POSSIBLE DISCRIMINATION AFTER BANKRUPTCY
Closely related to the problem of reputation is that of discrimination against debtors who have filed bankruptcy cases. To a large extent, the Bankruptcy Code deals with this by stating that government bodies may not discriminate on the basis of a bankruptcy or because of a debt discharged in bankruptcy. Thus, a housing authority or grantor of government assistance benefits cannot deny benefits to a person based on previously discharged debts. Similarly, utilities may not deny service based on a bankruptcy or discharged debts, though they may demand a security deposit for continued service. Private employers may not discriminate with respect to employment or terminate employment solely based on bankruptcy or discharged debts. Debtors can rest assured that the law protects them in this regard and that they will be able to enforce their rights in court, if necessary.
However, there are possible negative affects post bankruptcy. There is a distinction between discrimination based on bankruptcy and discrimination based on future financial responsibility. That is, even creditors who are precluded from discrimination based on bankruptcy may refuse new credit or other services if the refusal is properly based on other considerations. For example, almost all credit unions will refuse to allow you to continue to be a member with privileges once you have cost them money through a bankruptcy discharge.

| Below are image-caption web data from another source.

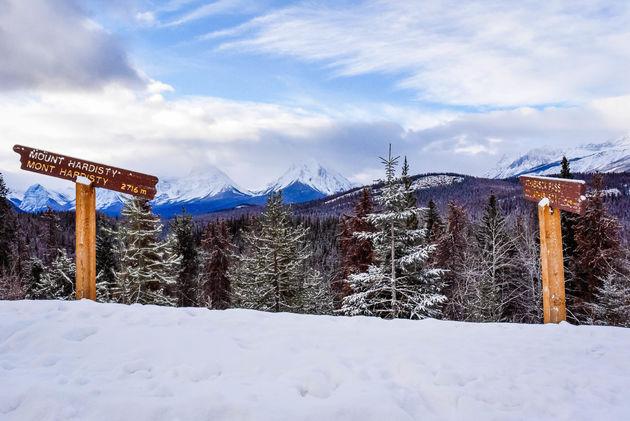 uitkijkpunt-icefields-parkway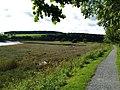 Along the Embankment, Kirkcudbright. - geograph.org.uk - 2020019.jpg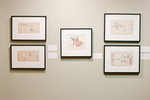 Picturing History: Ledger Drawings of the Plains Indians by Fairfield University Art Museum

FAILURE TO SOLVE THE UNDERLYING PROBLEM
The biggest disadvantage to a bankruptcy is that, while it may deal with the existing debts and obligations, it may not solve the underlying issue. Bankruptcy may simply the wrong tool to use, and none of the advantages will be realized. An example might be a debtor whose only debts are secured debts that cannot be changed and who does not have sufficient income to make the required payments. Another is a debtor whose expenses, even the most reasonable and stripped down expenses, are not met by the debtor’s income.
The problem of debtors in this predicament is often that their current expenses exceed their income. Because bankruptcy (except for Chapter 13’s ability to stretch out or reduce certain types of short-term expenses) basically deals with assets and liabilities, it does not address this problem directly in most cases.
The opposite situation can also sometimes cause problems. If a debtor has substantial and valuable nonexempt property, a premature bankruptcy will generally hasten property loss rather than prevent it. Because unsecured creditors must sue the debtor to obtain judgment liens or levies on the debtor’s property, loss of the property outside bankruptcy may be quite slow. On the other hand, liquidation of nonexempt property generally occurs quickly in the bankruptcy process. And, because unsecured creditors are entitled to the present value of nonexempt property in Chapter 13, a case under that chapter would be quite costly. In this situation, the best option may be to wait or to directly negotiate with those outstanding creditors.
Some debtors may be barred altogether from filing a bankruptcy for some period of time. Some debtors may stand to gain little from a Chapter 7 bankruptcy because they cannot receive a discharge due to a prior bankruptcy. For these people, the prospect is somewhat brighter. In most cases, a Chapter 13 case can still provide significant relief.